2.5 T palm oil
4 T granulated sugar
1 T honey
⅓ C applesauce
¼ t vanilla extract
¼ C water
¾ C sorghum flour
¼ C tapioca starch
2 t baking powder
½ t sea salt
2 T Enjoy Life Sugar Crisp Cookie crumbs (about 2 cookies)
2 T Tapioca Egg (recipe below)
½ t apple cider vinegar
⅛ t baking soda
¼ C blueberries (add more if you wish)
4-6 Enjoy Life Crunchy Vanilla Honey Graham or Sugar Crisp Cookies, crumbed
Tapioca Egg ingredients:
1 T tapioca starch
1 C cold water
In a small saucepan combine the tapioca and the cold water. Turn on the heat to medium and whisk the mixture even though no change is visible. Continue whisking as the mixture starts to gel and turn translucent. Whisk up until the point the mixture just begins to simmer and remove from the heat. Pour into a container and allow to cool. Once cool the mixture may be refrigerated.
Makes approximately 16 T of Tapioca Egg. May be stored for 1 day.
Preheat oven to 375F.
Combine sorghum, tapioca, baking powder, and sea salt and mix until combined. Whisk together the palm oil and the sugar. Add in honey and whisk until incorporated. Whisk in apple sauce, vanilla, and water.

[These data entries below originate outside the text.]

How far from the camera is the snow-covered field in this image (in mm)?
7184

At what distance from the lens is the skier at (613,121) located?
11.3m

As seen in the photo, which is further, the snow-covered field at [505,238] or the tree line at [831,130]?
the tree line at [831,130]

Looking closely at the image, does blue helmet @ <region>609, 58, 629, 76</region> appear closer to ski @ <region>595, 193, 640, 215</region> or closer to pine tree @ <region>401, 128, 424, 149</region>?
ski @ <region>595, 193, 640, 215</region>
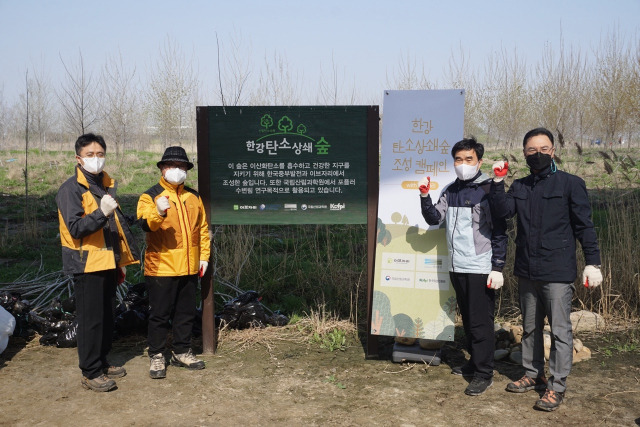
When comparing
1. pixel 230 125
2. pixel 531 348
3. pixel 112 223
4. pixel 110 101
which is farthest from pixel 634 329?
pixel 110 101

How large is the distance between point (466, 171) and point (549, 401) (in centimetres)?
176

Add in the sorghum, tapioca, baking powder and sea salt to the palm oil/sugar/apple sauce/vanilla/water mixture and stir until well combined. Fold in the cookie crumbs.
Whisk in Tapioca Egg. Once incorporated, add in apple cider vinegar. Fold in baking soda, followed by blueberries.
Scoop into prepared pans. Bake in oven for 20 minutes, or until firm to the touch. Allow to cool and eat immediately, or freeze and rewarm as needed.